**Objectives:**
1. Set down word for word the part of the forum thread on the Phantom Gambler that runs from "I'm surprised there" down to "a great story.".
2. Name every user whose username appears above a post in the forum thread on the Phantom Gambler.
3. Extend the forum thread on the Phantom Gambler by writing what comes after its last post.

**Article:**
Ah yes, I believe this is known as Pascal's Roulette Wager.

------
nikhizzle
On a related note, I always found it interesting that the number of people
broadly banned from Vegas casinos for cheating is on a small public list
currently numbered 35.

See
[https://gaming.nv.gov/index.aspx?page=72](https://gaming.nv.gov/index.aspx?page=72)

------
dontbenebby
> _On September 24th, 1980, a man wearing cowboy boots and carrying two brown
> suitcases entered Binion’s Horseshoe Casino in Las Vegas. One suitcase held
> $777,000 in cash; the other was empty. After converting the money into
> chips, the man approached a craps table on the casino floor and put
> everything on the backline. This meant he was betting against the woman
> rolling the dice. If she lost, he’d double his money. If she won, he’d lose
> everything. Scarcely aware of the amount riding on her dice, the woman
> rolled three times: 6, 9, 7... And just like that, the man won over $1.5
> million. He calmly filled the empty suitcase with his winnings, exited
> Binion’s into the desert afternoon, and drove off. It was the largest amount
> ever bet on a dice roll in America._

> _“Mystery Man Wins Fortune,” the Los Angeles Times reported. No one knew the
> identity of the fair-haired young Texan who’d just made history, and so he
> became known as the “Phantom Gambler.” “He was cool,” said Jack Binion,
> president of the Horseshoe. “He really had a lot of gamble in him.” But it
> would be years before the phantom would be seen in Vegas again._

I'm surprised there were no AML laws in 1980 requiring any sort of ID for a
win that large.

------
burritofanatic
Read the story first, but here is the wiki on the gambler:
[https://en.wikipedia.org/wiki/William_Lee_Bergstrom](https://en.wikipedia.org/wiki/William_Lee_Bergstrom)

Great story.

------
towaway1138
There's no real lesson, but that's a great story.

**Entries supplied:**
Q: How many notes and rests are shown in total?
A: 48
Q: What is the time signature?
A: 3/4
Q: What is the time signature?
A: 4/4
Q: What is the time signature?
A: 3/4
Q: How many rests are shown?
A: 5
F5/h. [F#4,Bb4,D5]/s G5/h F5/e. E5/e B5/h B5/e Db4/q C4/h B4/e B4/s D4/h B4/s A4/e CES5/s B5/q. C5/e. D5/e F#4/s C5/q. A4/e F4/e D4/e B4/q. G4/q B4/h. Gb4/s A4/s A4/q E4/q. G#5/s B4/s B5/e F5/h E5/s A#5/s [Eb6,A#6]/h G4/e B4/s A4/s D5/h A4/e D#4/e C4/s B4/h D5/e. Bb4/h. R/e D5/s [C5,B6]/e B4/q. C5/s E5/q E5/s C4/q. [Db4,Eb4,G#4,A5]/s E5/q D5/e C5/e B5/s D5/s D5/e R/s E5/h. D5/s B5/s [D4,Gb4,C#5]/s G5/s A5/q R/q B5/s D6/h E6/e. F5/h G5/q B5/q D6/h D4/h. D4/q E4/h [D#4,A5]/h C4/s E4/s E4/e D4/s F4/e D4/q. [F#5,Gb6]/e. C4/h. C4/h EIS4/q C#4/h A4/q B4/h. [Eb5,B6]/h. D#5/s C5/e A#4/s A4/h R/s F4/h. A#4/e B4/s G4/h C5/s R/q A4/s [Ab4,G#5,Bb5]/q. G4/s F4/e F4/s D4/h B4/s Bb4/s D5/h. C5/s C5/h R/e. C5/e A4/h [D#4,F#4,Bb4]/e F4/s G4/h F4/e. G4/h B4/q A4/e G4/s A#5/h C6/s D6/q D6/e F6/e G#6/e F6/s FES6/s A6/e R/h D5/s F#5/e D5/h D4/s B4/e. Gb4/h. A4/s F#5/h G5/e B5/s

**Results for each task:**
1.
I'm surprised there were no AML laws in 1980 requiring any sort of ID for a
win that large.

------
burritofanatic
Read the story first, but here is the wiki on the gambler:
[https://en.wikipedia.org/wiki/William_Lee_Bergstrom](https://en.wikipedia.org/wiki/William_Lee_Bergstrom)

Great story.

------
towaway1138
There's no real lesson, but that's a great story.

2. nikhizzle, dontbenebby, burritofanatic, towaway1138

3.
------
mruts
I like to play poker (which isn’t gambling) so I walked in to a local casino
(I live in Tanzania, so it’s pretty small and run by some Russian gangster)
and tried to find a table. They only had house games (including house poker,
but it’s rigged) so I decided to play some roullette. I had walked in with
$500 USD and decided to just bet $50 on black and consume as many free drinks
as I could until I ran out of money.

Everyone was betting on different numbers and kept trying to determine what
was “lucky” It was kind of baffling actually. But I wasn’t having much fun,
but everyone else was because they thought they were making “choices” thinking
they were adding some value to the equation.

After losing all my money, I personally didn’t get much of a rush (maybe
because my strategy was to play until I lost it all), but I can see the appeal
if you think you have some sort of “skill” at it.

So now I understand. I love playing poker and get a big rush from putting a
couple hundred bucks on the line in a big hand, but only because I feel I’m
adding alpha or skill to the equation. In the same way, gamblers are getting
the same rush that I get from poker because they feel like they are adding
some alpha.

Admittedly, though, if I was wagering all of my net worth on the line, I would
probably have thought roullette was more exhilirating.

Slots, on the otherhand, I still don’t get. You essentially just sit there and
lose money.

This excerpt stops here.